▶ **Brano fornito**
·····

Ci troviamo al limite della penisola, nel punto dove il sud sembra finire specchiandosi nell’azzurro mare cristallino della costa sicula, in uno scenario turistico stupendo con panorami e paesini dimenticati immersi nella cornice caratteristica mediterranea. Dinanzi a quel mare così vicino ma per converso inviolabile, si svolge il cammino di formazione di Marta (Yile Vianello) “gettata” dal profondo Nord della Svizzera nel ancor più profondo Sud di Reggio Calabria dove ha trascorso la sua infanzia, luogo irenico ma confuso, detrito inviolabile della sua esistenza.
Il ritorno non ha nulla di proustiano ma, al contrario è ricerca e soprattutto contemplazione. In quella parrocchia di Reggio Calabria dove Marta dovrà frequentare l’importante corso di catechismo per la preparazione alla cresima, spartiacque tra infanzia e maturità nell’accettazione del corpo del Signore, Marta, da spigliata ragazzina comprende e capisce, osserva la sua nuova esistenza da partecipe passivo in terza persona subendo conseguenze e azioni imposte dall’alto: il mare di immondizia dell’oramai secco fiume tramutato a discarica, le litanie paesane, l’abusivismo edilizio e soprattutto la visione “disgregata” della chiesa.
Una chiesa che da luogo di raccoglimento delle anime e di aiuto verso il prossimo è amministrata a mo’ di azienda dal parroco che si preoccupa piuttosto della salvezza delle sue anime smarrite al più “prosaico” e quotidiano presente, promovendo e recuperando i voti elettorali dei fedeli nel suoi peripatetici giri tra le casette della città. Attorno a questa gretta figura amministratrice politica del presente, si muovono i fervori religiosi delle catechiste, i desueti canti gregoriani ora sostituiti dal refrain “Mi sintonizzo con Dio”, grottesco atto di fede verso l’onnipotente, riducendo la Cresima a un atto vuoto di ogni significato che dovrebbe avvicinare al mistero della creazione finendo per sollevare dubbi sulle imposizioni, il radicamento dei valori (sacri o profani) e il modo di trasmetterli.

·····

▶ **Cosa fare**
1) Secondo il brano fornito, in quale città Marta ha trascorso la sua infanzia?
2) Ricopia senza modifiche il tratto del brano fornito compreso tra "Ci troviamo al" e "della sua esistenza.", estremi inclusi.
Le righe qui sotto non servono.

▶ **Dati memorizzati**
·····

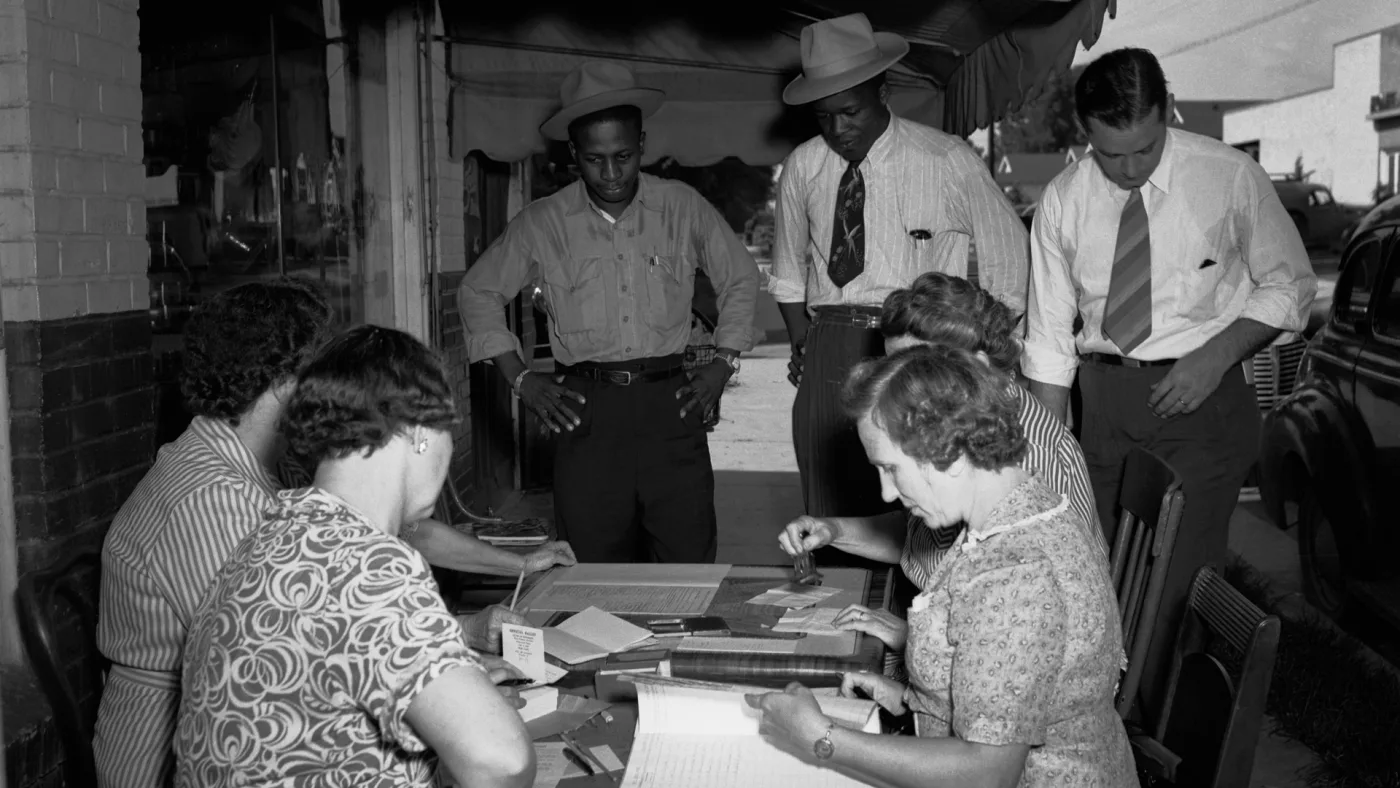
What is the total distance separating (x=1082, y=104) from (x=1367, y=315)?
8.32 ft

·····

▶ **Soluzioni**
1) A Reggio Calabria.

2)
Ci troviamo al limite della penisola, nel punto dove il sud sembra finire specchiandosi nell’azzurro mare cristallino della costa sicula, in uno scenario turistico stupendo con panorami e paesini dimenticati immersi nella cornice caratteristica mediterranea. Dinanzi a quel mare così vicino ma per converso inviolabile, si svolge il cammino di formazione di Marta (Yile Vianello) “gettata” dal profondo Nord della Svizzera nel ancor più profondo Sud di Reggio Calabria dove ha trascorso la sua infanzia, luogo irenico ma confuso, detrito inviolabile della sua esistenza.